Памятник Александру II в Кремле

Поделись знанием:
Перейти к: навигация, поиск
памятник
Памятник Александру II
Страна Российская империя
Местоположение Московский Кремль
Первое упоминание 1898
Строительство 18931898 годы
Статус не сохранился
Состояние Памятник убран в 1918 году. Окончательно взорван в 1928 году.

Па́мятник Алекса́ндру II — располагался в Московском Кремле на склоне Кремлёвского холма, обращённого к Москве-реке. Уничтожен в 1918 году.





История

После трёхлетних земляных работ 14 мая 1893 года произошла закладка первого камня. Строительство длилось пять лет, и 16 августа 1898 года в присутствии императора Николая II состоялось торжественное открытие.

Создавали памятник скульптор А. М. Опекушин, художник П. В. Жуковский, архитектор Н. В. Султанов. Надзор за сооружением памятника осуществлял архитектор В. П. Загорский.

Памятник представлял собой мемориальный комплекс, состоявший из статуи императора, шатровой сени над ней и колоннады. Статуя из тёмной бронзы изображала Александра II в рост, в генеральском мундире, в порфире, со скипетром. На прямоугольном постаменте была надпись «Императору Александру II любовию народа».

Шатровая сень была облицована финляндским гранитом и украшена бронзой с позолотой. Кровля была сделана из вызолоченных бронзовых листов, залитых тёмно-зелёной эмалью и увенчана двуглавым орлом. В куполе сени была помещена летопись жизни царя.

С трёх сторон статуя была окружена арочной галереей. На её сводах были расположены 33 мозаичных портрета русских правителей, от Владимира до Николая I. Портреты были выполнены по эскизам П. В. Жуковского. По фризу колоннады было написано: «Сооружен доброхотным иждивением русского народа».

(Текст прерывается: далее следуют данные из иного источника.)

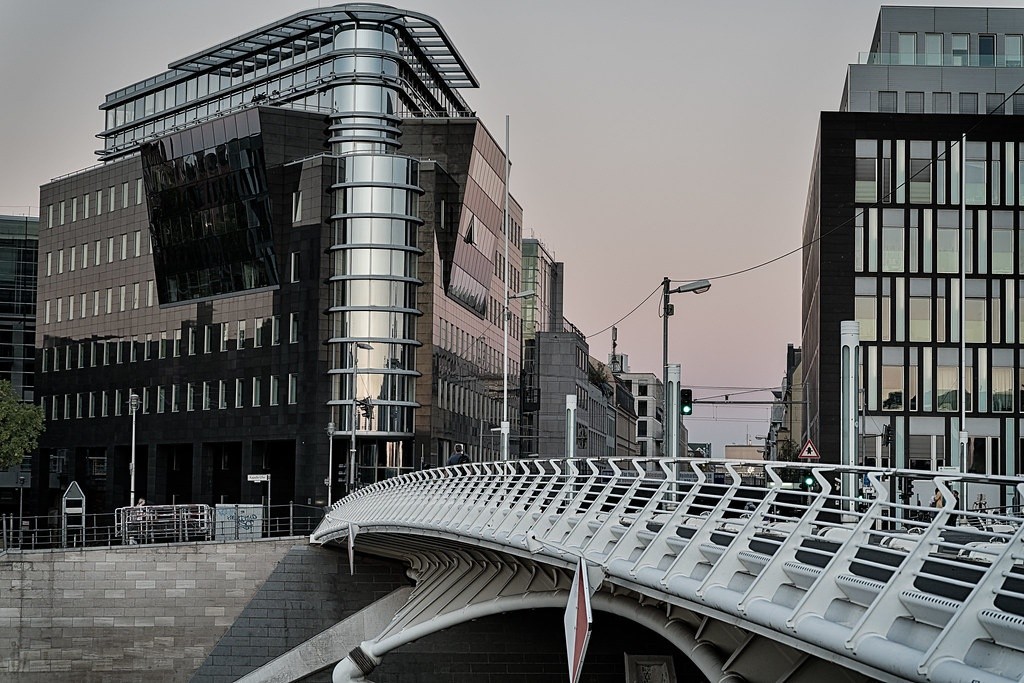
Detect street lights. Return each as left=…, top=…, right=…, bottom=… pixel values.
left=502, top=290, right=535, bottom=504
left=756, top=436, right=768, bottom=496
left=17, top=477, right=26, bottom=548
left=327, top=422, right=335, bottom=510
left=129, top=395, right=142, bottom=546
left=757, top=448, right=767, bottom=494
left=661, top=280, right=713, bottom=506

В ознаменование открытия памятника 16 августа 1898 года император Николай II подписал указ, согласно которому право на ношение медалей, учреждённых в связи с проведением крестьянской реформы становилось наследственным — старшие прямые потомки награждённых, исключительно по мужской линии, получили право носить эти медали как собственные. В случае, если прямых наследников не оставалось, медаль должна была оставаться на хранении у иных потомков этих лиц. Таким образом дополнялся порядок ношения следующих медалей: «За труды по освобождению крестьян», «За труды по устройству удельных крестьян», «За труды по устройству крестьян в Царстве Польском», «За труды по устройству военно-заводского населения»[1]. В память об открытии памятника были отчеканены специальная настольная медаль и жетон, а также монета номиналом 1 рубль и тиражом 5000 экземпляров[2].

Памятник пользовался популярностью у москвичей. Газета «Московские ведомости» писала[3]:

Уже прошло более месяца со дня открытия памятника Императору Александру II, а между тем каждый день видишь около него всё те же вереницы, почти толпы народа. Поучительно наблюдать настроение толпы. Это не простой осмотр, публика ходит тихо, с каким-то благоговением, разговор происходит чуть не вполголоса.

В то же время граф А. А. Игнатьев, принимавший участие в церемонии открытия памятника, в своих мемуарах указывает, что накануне открытия кто-то оставил надпись на прилегавшем заборе:

Безумного строителя бездарный выбран план — Царя-Освободителя поставить в кегельбан[4]

Весной 1918 года статуя императора была убрана, в 1928 году памятник был уничтожен окончательно.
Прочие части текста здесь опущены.